8.3 MTU Throughout the Network

The size of the largest data packet that can pass along any particular section of network is called the Maximum Transmission Unit (MTU). Suppose, for example, that a network contains both Ethernet and Token Ring segments. The default MTU for Ethernet is 1,500 bytes. For a 16Mbps Token Ring, the maximum MTU is 18,200 bytes. If a packet travels from one of these media to the other, the network will have to find a compromise.

There are two main ways to resolve MTU mismatch problems. The network can either fragment the large packets, or it can force everything to use the smaller value. In most cases, the network will fragment packets if it can and negotiate the greatest common MTU value only if it is not allowed to fragment. The efficiency issue is that both fragmentation and MTU negotiation consume network resources. However, fragmentation has to be done with every oversized packet, and MTU negotiation is done primarily during session establishment. MTU negotiation also happens if the path changes and the new path contains a leg with a lower MTU value.

In TCP sessions, the Path MTU Discovery process starts when a packet that has the Don't Fragment (DF) bit in the IP header set is sent. This bit literally instructs the network not to fragment the packet. Fragmentation is the default. Suppose a TCP packet passes through a network and it gets to a router that needs to break that packet to send it to the next hop on its path. If the DF bit in the IP header is not set, then the router simply breaks the packet into as many pieces as necessary and sends it along. When the fragments reach the ultimate destination, they are reassembled.

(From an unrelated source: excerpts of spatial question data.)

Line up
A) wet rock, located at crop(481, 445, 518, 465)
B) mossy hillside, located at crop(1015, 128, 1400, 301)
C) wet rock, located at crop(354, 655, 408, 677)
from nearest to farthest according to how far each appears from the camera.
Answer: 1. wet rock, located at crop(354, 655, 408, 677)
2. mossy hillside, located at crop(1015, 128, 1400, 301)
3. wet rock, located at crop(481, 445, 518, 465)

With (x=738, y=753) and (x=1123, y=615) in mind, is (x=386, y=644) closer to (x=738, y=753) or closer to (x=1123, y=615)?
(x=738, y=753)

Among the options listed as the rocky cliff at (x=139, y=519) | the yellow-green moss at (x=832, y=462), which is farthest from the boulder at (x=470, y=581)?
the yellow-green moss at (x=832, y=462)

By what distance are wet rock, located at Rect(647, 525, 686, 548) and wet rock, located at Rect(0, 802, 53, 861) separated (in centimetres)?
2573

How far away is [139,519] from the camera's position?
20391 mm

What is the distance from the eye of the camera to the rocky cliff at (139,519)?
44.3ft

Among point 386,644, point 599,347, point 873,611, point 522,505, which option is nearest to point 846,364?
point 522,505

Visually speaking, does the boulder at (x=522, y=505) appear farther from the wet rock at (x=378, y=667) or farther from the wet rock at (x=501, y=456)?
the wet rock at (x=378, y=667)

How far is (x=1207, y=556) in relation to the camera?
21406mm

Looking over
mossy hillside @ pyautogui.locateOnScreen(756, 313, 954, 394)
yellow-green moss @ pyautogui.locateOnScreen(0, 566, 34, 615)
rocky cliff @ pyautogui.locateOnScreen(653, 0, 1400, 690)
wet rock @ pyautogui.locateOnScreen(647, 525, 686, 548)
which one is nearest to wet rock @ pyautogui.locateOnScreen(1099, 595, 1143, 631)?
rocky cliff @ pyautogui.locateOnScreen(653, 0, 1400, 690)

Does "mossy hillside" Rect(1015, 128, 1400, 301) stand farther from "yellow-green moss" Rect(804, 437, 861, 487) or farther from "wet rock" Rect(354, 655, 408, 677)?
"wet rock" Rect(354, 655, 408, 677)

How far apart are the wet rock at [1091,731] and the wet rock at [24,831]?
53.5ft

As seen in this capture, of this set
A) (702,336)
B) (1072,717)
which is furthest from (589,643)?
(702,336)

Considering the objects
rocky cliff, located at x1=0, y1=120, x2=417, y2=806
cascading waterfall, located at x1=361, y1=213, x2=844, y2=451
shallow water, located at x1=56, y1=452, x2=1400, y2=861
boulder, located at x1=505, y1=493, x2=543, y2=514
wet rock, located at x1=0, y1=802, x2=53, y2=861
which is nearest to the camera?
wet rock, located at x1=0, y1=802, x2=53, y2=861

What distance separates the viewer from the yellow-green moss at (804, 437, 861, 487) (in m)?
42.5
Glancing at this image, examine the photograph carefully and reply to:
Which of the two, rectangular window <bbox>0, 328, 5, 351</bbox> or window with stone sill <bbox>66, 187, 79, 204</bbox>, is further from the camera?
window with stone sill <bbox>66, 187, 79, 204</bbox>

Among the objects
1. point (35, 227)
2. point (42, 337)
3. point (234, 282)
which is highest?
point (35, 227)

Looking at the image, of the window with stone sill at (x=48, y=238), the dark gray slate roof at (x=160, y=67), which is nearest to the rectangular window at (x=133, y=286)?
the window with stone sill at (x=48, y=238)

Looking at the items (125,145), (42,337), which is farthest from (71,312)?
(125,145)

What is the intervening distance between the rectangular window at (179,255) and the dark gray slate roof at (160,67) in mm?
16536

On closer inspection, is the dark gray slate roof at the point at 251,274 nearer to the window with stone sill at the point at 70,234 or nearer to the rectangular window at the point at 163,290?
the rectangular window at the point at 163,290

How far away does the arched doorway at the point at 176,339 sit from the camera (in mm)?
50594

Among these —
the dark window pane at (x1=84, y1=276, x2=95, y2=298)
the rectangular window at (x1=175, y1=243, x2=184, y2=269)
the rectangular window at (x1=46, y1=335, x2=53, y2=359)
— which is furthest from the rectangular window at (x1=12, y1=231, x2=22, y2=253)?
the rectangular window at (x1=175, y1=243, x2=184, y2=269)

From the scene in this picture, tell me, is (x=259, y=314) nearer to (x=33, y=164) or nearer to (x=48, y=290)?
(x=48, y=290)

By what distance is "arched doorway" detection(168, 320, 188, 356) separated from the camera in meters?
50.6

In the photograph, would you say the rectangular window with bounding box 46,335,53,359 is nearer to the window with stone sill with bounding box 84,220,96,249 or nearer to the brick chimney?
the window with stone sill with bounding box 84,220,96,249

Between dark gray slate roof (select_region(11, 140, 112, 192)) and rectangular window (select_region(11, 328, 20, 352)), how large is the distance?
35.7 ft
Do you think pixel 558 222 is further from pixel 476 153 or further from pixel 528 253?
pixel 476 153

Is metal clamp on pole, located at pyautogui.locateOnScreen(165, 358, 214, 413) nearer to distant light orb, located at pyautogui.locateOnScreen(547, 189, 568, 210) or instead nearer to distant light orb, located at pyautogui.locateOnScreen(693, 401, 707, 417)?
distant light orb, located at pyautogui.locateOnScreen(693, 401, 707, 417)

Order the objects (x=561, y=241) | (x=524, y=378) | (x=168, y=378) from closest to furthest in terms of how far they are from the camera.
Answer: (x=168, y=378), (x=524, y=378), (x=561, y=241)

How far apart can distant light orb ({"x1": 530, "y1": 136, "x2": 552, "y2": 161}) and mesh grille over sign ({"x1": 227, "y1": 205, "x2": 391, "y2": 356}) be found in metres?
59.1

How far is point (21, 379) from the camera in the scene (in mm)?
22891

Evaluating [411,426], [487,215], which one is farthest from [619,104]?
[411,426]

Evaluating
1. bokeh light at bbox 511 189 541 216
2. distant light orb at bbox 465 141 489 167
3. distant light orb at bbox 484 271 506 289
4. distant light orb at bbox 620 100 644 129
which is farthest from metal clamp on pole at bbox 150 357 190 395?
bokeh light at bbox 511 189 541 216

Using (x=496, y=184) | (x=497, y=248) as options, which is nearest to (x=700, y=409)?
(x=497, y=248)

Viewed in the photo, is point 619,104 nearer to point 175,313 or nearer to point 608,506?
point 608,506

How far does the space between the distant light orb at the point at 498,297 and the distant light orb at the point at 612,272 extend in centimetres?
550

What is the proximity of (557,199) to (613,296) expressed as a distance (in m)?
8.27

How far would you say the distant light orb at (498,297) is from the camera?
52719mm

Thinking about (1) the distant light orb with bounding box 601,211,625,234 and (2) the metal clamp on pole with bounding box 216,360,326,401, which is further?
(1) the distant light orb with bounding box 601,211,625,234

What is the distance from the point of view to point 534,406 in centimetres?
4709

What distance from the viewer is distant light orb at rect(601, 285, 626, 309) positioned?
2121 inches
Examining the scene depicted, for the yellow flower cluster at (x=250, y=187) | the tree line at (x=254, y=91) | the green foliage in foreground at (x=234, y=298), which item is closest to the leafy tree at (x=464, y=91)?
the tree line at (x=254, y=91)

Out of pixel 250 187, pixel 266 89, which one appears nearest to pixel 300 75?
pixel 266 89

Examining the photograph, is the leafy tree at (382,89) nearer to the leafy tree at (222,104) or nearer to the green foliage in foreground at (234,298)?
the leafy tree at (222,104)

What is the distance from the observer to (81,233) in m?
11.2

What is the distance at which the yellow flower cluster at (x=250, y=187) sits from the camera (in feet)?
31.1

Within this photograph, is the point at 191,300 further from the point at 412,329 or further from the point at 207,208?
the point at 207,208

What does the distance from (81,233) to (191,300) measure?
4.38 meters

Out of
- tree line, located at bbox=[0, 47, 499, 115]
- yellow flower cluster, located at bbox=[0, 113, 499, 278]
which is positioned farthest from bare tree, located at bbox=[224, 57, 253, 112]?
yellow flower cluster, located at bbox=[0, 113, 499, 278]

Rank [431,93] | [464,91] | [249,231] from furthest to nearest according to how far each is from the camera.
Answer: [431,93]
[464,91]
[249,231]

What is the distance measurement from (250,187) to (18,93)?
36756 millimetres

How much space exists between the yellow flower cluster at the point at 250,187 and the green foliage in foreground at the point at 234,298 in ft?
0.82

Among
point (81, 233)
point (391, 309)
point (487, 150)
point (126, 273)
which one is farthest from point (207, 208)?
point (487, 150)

If the DF bit is set, then the router drops the packet and sends back a special ICMP packet explaining the situation. This packet tells the sender that the packet has been dropped because it could not be fragmented. It also tells the sender the largest packet it could have sent. Doing so allows the sender to shorten all future packets to this Path MTU value.

Note that it is more efficient in general to reassemble at the ultimate destination rather than at the other end of the link with a lower MTU. This is because it is possible that the packet will encounter another low MTU segment later in the path. Since there is significant overhead in both fragmentation and reassembly, if the network has to do it, it should do it only once.

Many protocols do not have a Path MTU Discovery mechanism. In particular, it is not possible to negotiate an end-to-end MTU for a UDP application. Thus, whenever a large UDP packet is sent through a network segment with a lower MTU value, it must be fragmented. Then the receiver has to carefully buffer and reassemble the pieces. However, most UDP applications deliberately keep their packets small to avoid fragmentation.

If the network is noisy or congested, it is possible to lose some fragments. This loss results in two efficiency problems. First, the device that reassembles the packet from the fragments must buffer the fragments and hold them in its memory until it decides it can no longer wait for the missing pieces. This is not only a resource issue on the device, but it also results in serious latency and jitter problems. The second problem can actually be more serious. If any fragment is lost, then the entire packet must be resent, including the fragments that were received properly. Data lost due to congestion problems will make the problem considerably worse.

Obviously, it is better if the network doesn't have to fragment packets. Thus, in a multiprotocol network it is often better to configure a common MTU manually throughout all end-device segments.

This configuration is not always practical for Token Ring segments that run IBM protocols. Suppose a tunneling protocol such as Data Link Switching (DLSw) connects two Token Ring segments through an Ethernet infrastructure. Generally, it is most efficient to use the greatest MTU possible. In this case, however, there is an important advantage. The DLSw protocol is TCP based and operates as a tunnel between two routers. These routers can discover a smaller Path MTU between them. They can then simply hide the fragmentation and reassemble from the end devices. They will appear to pass full-sized Token Ring frames.

Even here, the routers suffer from additional memory utilization, and there will be latency and jitter issues on the end-to-end session. If at all possible, it is better to reduce the Token Ring MTU to match the lower Ethernet value.